Caught in a road rage shootout between armed civilians, he became collateral damage in a city he once chose as a place of peace after a lifetime in uniform.

This is not merely a crime. It is a civilisational signal.

Dehradun was never meant to be this city.

Once a quiet cantonment town, defined by discipline, educational excellence, and a measured pace of life, it has steadily transformed into something far more sinister—a space where law hesitates and lawlessness asserts itself.

What we are witnessing is not an isolated breakdown but a systemic unravelling:

Public spaces turning into arenas of gun violence;

Road rage escalating into armed confrontation;

Land mafia operating with visible confidence;

Liquor dens, prostitution networks, and drug peddling expanding unchecked;

Students—once the soul of this educational hub—being targeted by narcotics;

Unregulated real estate creating vertical safe havens for criminal elements;

A policing system increasingly perceived as compromised;

Political patronage emboldening muscle power.

This is not urban growth. This is institutional decay.

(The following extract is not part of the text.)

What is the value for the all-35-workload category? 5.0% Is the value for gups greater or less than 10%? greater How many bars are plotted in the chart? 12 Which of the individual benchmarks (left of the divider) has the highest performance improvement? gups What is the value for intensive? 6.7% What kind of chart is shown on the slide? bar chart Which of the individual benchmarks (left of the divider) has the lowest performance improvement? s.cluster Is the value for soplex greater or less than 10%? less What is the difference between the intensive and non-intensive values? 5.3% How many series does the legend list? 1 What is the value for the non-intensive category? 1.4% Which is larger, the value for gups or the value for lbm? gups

The tragedy of a retired officer being killed in such circumstances is deeply symbolic. Here was a man trained in the ethics of order, discipline, and controlled violence—only to be felled by chaos in his own city.

It reflects a dangerous inversion: the protectors of order are no longer protected by the order they upheld.

This decay mirrors the dystopian warning captured in Atlas Shrugged—a society where institutions hollow out, competence gives way to cronyism, and moral clarity is replaced by convenient silence. The system continues to function, but only superficially, while rot spreads beneath.

Dehradun today stands at that precise threshold.

The more uncomfortable truth, however, lies not just with criminals or politicians—but with collective societal drift.

When citizens adapt instead of resisting;

When communities fragment instead of organising;

When outrage is loud but short-lived;

When silence becomes survival.

Decay is no longer imposed. It is absorbed.

The killing of this Brigadier is not just a personal tragedy. It is a public indictment.

If a decorated officer is reduced to a bystander casualty in a civilian shootout, then the question is stark:

Who is safe anymore?

Dehradun—and by extension Uttarakhand—now faces a defining choice: Either confront this nexus of crime, politics, and compromised enforcement, or normalise it until such incidents cease to shock us

Because the true danger is not that a soldier died today.

The true danger is that tomorrow, such a death may not even be considered extraordinary.

And that is how cities don’t just decay.

They lose their soul.

“Systems don’t collapse loudly. They rot quietly.” – Ayn Rand.

(Brigadier Sarvesh Dutt Dangwal (Retd) served in the Indian Army for 37 years and has extensive experience in military training and physical conditioning. He writes on issues related to military leadership, training doctrine and institutional development within the Armed Forces.)